> _TASK BRIEF_:
In the material below, transcribe every line from the first through the line holding "Kondominium untuk Dijual", exactly, and stop after that line.

> _DATA UNDER STUDY_:

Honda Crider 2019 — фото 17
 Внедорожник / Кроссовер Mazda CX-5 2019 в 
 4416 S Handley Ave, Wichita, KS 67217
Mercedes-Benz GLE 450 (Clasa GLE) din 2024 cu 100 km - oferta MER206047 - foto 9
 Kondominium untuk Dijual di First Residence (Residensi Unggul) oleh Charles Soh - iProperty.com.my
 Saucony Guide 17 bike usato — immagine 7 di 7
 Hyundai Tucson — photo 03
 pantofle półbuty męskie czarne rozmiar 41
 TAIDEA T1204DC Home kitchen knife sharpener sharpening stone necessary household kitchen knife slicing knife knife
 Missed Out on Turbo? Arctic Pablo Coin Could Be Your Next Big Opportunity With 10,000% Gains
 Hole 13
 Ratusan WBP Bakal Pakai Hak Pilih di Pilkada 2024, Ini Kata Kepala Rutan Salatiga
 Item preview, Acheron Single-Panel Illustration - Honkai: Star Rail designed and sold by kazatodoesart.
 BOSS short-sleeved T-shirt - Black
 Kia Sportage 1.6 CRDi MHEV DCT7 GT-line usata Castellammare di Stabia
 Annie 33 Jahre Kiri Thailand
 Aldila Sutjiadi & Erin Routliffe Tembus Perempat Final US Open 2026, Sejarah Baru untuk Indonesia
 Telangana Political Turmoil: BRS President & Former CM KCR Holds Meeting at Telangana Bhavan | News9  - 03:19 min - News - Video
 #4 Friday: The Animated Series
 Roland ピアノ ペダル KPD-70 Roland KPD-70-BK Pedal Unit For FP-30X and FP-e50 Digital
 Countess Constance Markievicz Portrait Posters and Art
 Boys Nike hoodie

> _WRITTEN ANSWER_:
Honda Crider 2019 — фото 17
 Внедорожник / Кроссовер Mazda CX-5 2019 в 
 4416 S Handley Ave, Wichita, KS 67217
Mercedes-Benz GLE 450 (Clasa GLE) din 2024 cu 100 km - oferta MER206047 - foto 9
 Kondominium untuk Dijual di First Residence (Residensi Unggul) oleh Charles Soh - iProperty.com.my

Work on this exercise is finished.